The electromagnetic spectrum refers to the full range of electromagnetic waves that are emitted by various sources. These waves have different wavelengths and frequencies, and they can be used for a variety of purposes. The electromagnetic spectrum is often divided into different categories, such as visible and near-infrared light. Visible light is the part of the electromagnetic spectrum that we can see with our eyes, while near-infrared light is just beyond the range of human vision. Both of these types of light can be used for remote sensing, as they can be detected by specialized instruments and used to gather information about the Earth and its environment.

Image of the electromagnetic spectrum showing the position of UV, visible, and infrared light in relation to radio waves & gamma waves.

The electromagnic spectrum, with a zoomed in view of visible light's spectrum. [4]
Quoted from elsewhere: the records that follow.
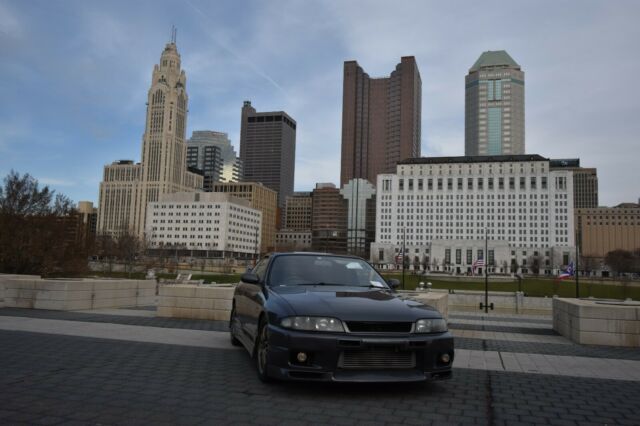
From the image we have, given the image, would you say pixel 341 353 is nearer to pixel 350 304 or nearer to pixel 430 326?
pixel 350 304

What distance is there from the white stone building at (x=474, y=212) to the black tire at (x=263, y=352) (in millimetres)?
140635

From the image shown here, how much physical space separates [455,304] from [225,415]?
26204 millimetres

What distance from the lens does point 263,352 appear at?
217 inches

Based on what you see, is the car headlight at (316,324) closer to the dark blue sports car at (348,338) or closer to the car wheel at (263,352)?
the dark blue sports car at (348,338)

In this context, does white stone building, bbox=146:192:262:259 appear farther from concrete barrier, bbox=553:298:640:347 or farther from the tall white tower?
concrete barrier, bbox=553:298:640:347

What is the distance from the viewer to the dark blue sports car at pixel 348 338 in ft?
15.7

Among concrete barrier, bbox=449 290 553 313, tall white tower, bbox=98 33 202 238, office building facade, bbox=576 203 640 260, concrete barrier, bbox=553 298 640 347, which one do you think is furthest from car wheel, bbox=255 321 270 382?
office building facade, bbox=576 203 640 260

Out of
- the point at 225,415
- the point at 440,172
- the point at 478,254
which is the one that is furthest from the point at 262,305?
the point at 440,172

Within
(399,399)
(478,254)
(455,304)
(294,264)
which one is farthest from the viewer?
(478,254)

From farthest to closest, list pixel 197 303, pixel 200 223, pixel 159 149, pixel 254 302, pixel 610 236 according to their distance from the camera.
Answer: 1. pixel 610 236
2. pixel 159 149
3. pixel 200 223
4. pixel 197 303
5. pixel 254 302

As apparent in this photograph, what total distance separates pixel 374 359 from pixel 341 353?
0.35 m

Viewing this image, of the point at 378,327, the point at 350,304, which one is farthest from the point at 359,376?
the point at 350,304

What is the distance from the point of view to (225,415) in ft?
13.8

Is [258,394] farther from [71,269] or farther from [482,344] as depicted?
[71,269]
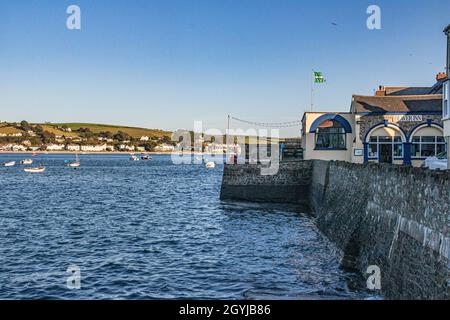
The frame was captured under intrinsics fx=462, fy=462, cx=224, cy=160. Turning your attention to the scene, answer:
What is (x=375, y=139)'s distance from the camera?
39.7 m

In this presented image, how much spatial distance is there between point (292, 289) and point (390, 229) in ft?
12.6

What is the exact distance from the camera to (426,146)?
1471 inches

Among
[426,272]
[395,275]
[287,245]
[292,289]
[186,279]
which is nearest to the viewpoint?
[426,272]

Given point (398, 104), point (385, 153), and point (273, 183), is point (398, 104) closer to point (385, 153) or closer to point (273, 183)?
point (385, 153)

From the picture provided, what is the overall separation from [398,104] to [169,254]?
26534 millimetres

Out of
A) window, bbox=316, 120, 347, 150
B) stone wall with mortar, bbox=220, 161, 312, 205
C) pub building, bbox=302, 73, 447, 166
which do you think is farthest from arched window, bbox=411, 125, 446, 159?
stone wall with mortar, bbox=220, 161, 312, 205

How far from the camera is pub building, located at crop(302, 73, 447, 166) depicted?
3750 cm

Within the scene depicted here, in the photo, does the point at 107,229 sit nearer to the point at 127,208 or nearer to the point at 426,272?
the point at 127,208

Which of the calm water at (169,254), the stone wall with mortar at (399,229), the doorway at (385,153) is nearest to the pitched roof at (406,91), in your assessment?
the doorway at (385,153)

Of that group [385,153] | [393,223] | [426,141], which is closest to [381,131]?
[385,153]

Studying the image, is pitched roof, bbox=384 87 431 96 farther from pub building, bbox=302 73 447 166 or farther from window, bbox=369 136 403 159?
window, bbox=369 136 403 159

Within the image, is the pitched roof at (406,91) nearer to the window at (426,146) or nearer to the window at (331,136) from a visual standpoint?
the window at (331,136)

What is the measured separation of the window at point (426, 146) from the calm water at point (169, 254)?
11.2 metres
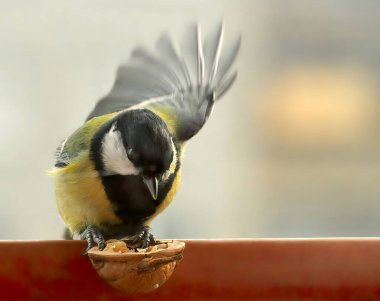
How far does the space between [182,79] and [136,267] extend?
40 cm

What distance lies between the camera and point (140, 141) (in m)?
0.68

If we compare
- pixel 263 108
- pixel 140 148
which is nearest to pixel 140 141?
pixel 140 148

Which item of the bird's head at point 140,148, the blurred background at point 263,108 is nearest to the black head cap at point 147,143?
the bird's head at point 140,148

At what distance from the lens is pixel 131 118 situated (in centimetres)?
70

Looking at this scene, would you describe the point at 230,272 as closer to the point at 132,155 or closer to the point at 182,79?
the point at 132,155

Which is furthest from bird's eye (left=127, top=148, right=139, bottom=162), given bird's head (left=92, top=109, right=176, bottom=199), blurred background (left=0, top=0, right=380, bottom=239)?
blurred background (left=0, top=0, right=380, bottom=239)

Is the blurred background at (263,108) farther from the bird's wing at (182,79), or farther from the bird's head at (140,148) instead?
the bird's head at (140,148)

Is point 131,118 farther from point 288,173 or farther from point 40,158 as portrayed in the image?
point 288,173

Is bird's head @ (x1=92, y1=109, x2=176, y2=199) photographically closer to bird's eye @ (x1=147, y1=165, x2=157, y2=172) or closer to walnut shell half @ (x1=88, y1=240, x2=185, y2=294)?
bird's eye @ (x1=147, y1=165, x2=157, y2=172)

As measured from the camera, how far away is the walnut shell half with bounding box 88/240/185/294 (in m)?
0.55

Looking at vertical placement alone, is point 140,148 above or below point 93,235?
above

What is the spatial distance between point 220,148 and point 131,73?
662 mm

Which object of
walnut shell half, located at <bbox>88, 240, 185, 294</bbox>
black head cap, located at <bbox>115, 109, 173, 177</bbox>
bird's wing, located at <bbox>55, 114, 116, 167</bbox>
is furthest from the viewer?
bird's wing, located at <bbox>55, 114, 116, 167</bbox>

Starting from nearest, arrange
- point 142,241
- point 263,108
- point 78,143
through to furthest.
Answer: point 142,241 → point 78,143 → point 263,108
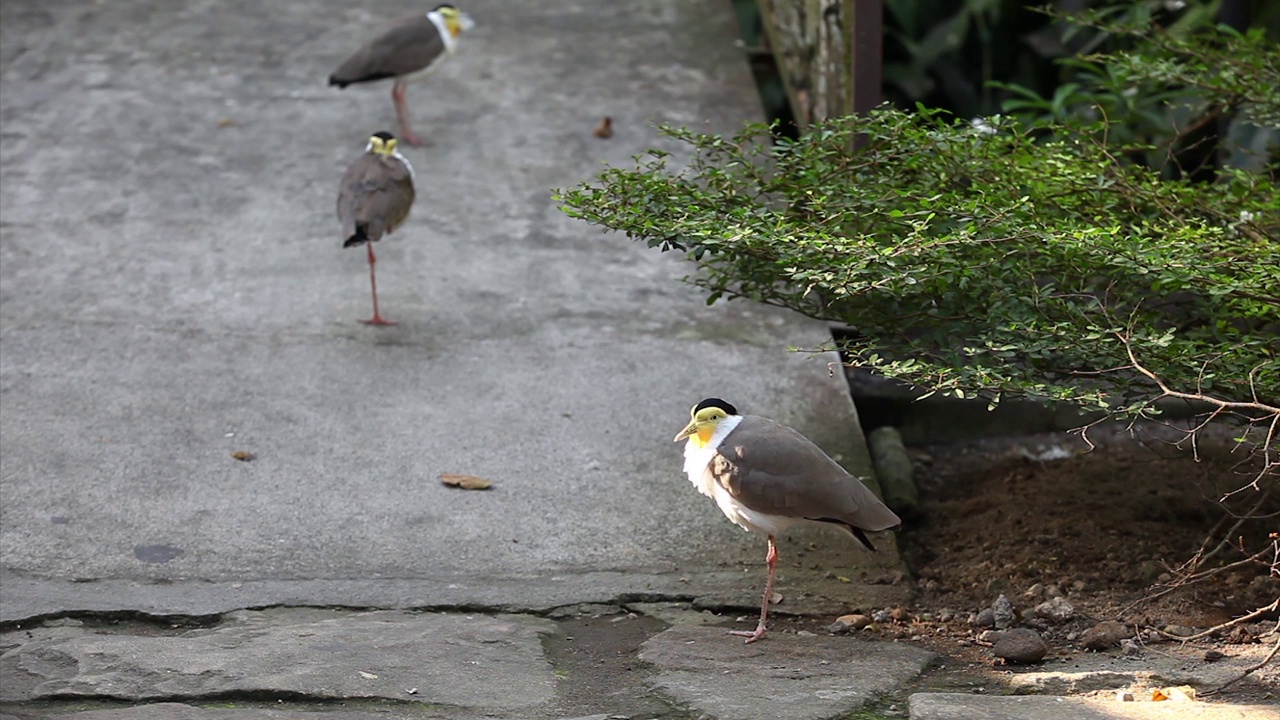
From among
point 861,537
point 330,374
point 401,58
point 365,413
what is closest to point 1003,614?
point 861,537

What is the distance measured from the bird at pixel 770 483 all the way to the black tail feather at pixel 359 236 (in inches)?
84.0

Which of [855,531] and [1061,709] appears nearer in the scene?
[1061,709]

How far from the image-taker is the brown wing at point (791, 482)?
411cm

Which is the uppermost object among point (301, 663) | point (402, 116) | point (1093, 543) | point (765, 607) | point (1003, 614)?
point (402, 116)

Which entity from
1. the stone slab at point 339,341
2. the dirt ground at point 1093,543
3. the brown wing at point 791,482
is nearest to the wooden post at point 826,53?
the stone slab at point 339,341

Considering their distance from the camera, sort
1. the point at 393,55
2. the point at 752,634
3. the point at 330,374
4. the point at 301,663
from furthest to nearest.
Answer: the point at 393,55, the point at 330,374, the point at 752,634, the point at 301,663

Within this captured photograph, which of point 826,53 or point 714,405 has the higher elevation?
point 826,53

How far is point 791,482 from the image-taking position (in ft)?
13.5

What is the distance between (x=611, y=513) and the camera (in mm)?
4770

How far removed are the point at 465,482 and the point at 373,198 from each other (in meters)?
1.64

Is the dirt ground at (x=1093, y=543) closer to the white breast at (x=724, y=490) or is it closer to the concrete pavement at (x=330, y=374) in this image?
the concrete pavement at (x=330, y=374)

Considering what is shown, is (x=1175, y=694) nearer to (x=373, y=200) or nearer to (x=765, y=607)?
(x=765, y=607)

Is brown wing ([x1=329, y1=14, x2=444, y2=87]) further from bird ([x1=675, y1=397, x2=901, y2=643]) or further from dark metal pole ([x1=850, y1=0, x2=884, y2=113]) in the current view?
bird ([x1=675, y1=397, x2=901, y2=643])

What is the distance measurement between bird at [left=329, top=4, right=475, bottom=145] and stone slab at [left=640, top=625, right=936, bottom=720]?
4.25 m
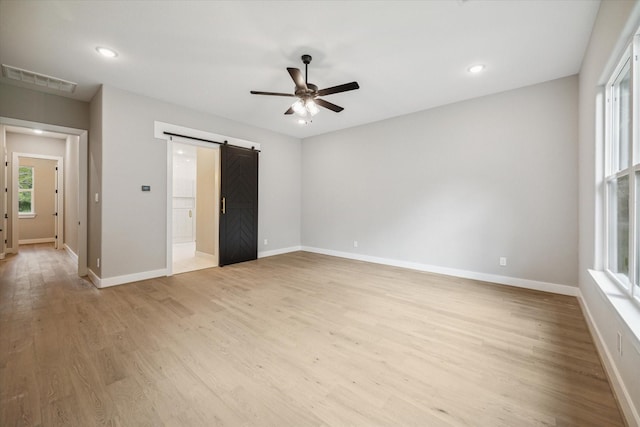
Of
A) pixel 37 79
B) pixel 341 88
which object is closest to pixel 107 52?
pixel 37 79

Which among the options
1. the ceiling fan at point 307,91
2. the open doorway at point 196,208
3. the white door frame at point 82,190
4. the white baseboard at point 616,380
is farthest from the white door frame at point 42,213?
the white baseboard at point 616,380

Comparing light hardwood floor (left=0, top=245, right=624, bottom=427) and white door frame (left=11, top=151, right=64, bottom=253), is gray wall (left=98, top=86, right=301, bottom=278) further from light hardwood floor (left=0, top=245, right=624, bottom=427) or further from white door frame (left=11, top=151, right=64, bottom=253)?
white door frame (left=11, top=151, right=64, bottom=253)

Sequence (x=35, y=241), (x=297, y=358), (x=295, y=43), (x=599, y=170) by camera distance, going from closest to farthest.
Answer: (x=297, y=358) → (x=599, y=170) → (x=295, y=43) → (x=35, y=241)

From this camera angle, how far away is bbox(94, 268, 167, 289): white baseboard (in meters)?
3.60

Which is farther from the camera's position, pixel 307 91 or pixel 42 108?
pixel 42 108

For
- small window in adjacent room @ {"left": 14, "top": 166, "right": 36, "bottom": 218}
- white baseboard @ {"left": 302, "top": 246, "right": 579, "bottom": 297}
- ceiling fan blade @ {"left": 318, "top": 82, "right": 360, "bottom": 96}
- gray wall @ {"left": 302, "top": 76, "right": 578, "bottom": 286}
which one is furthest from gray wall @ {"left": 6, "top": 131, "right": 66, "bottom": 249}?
white baseboard @ {"left": 302, "top": 246, "right": 579, "bottom": 297}

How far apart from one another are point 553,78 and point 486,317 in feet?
10.6

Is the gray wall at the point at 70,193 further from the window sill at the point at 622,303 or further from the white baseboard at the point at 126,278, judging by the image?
the window sill at the point at 622,303

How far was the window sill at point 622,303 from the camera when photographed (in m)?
1.32

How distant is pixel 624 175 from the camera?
1.79 m

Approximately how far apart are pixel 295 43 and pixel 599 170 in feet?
10.4

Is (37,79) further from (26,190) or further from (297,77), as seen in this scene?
(26,190)

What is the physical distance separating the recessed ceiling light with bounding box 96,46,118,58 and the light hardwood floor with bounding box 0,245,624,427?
2870mm

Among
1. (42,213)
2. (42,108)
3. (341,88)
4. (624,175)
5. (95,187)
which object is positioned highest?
(42,108)
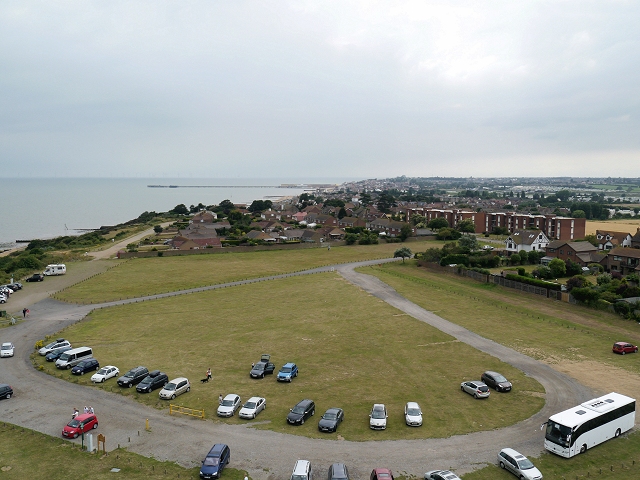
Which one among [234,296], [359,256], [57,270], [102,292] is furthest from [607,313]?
[57,270]

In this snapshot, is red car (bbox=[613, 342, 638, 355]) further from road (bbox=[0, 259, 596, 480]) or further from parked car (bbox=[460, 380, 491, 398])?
parked car (bbox=[460, 380, 491, 398])

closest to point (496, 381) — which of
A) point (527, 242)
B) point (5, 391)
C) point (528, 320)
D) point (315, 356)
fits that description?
point (315, 356)

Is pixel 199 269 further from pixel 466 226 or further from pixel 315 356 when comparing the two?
pixel 466 226

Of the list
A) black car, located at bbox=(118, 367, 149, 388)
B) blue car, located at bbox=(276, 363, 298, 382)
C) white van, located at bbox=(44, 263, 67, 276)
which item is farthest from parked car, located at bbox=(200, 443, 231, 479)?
white van, located at bbox=(44, 263, 67, 276)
Wikipedia provides a considerably more detailed explanation about the electromagnetic spectrum than we can provide here. In short, satellites carry instruments to sense light reflected by objects on earth, which can then be used to infer information about an objects properties.

Imagery Types

Now that we know that we're sensing the reflectance of electromagnetic radiation from objects on earth, we can dig into ways we image this electromagnetic radiation. While there are many different approaches, we'll be focusing on three common types of imaging in earth observation (panchromatic, multi-spectral, and hyperspectral). These types of imaging are differentiated based on how they sense the electromagnetic spectrum.

A visual example of Panchromatic, Multi-Spectral, and Hyperspectral (with dimensionality reduction) imagery; from left-to-right.

A visual example of Panchromatic, Multi-Spectral, and Hyperspectral (with dimensionality reduction) imagery; from left-to-right.

Panchromatic

Panchromatic imagery is typically used to provide a high-resolution image, which is then combined with other, low resolution bands in a process known as "pansharpening". Generating a high-resolution image typically requires more light than a low-resolution image, so instead of filtering out light into "red" or "blue" bands, all light is passed directly to the sensor. The downside of a panchromatic image is that it contains no wavelength specific ("color") information, instead only showing the relative brightness of objects. Think of it like a black and white image!

Single, greyscale, panchromatic image (note no color and high spatial resolution)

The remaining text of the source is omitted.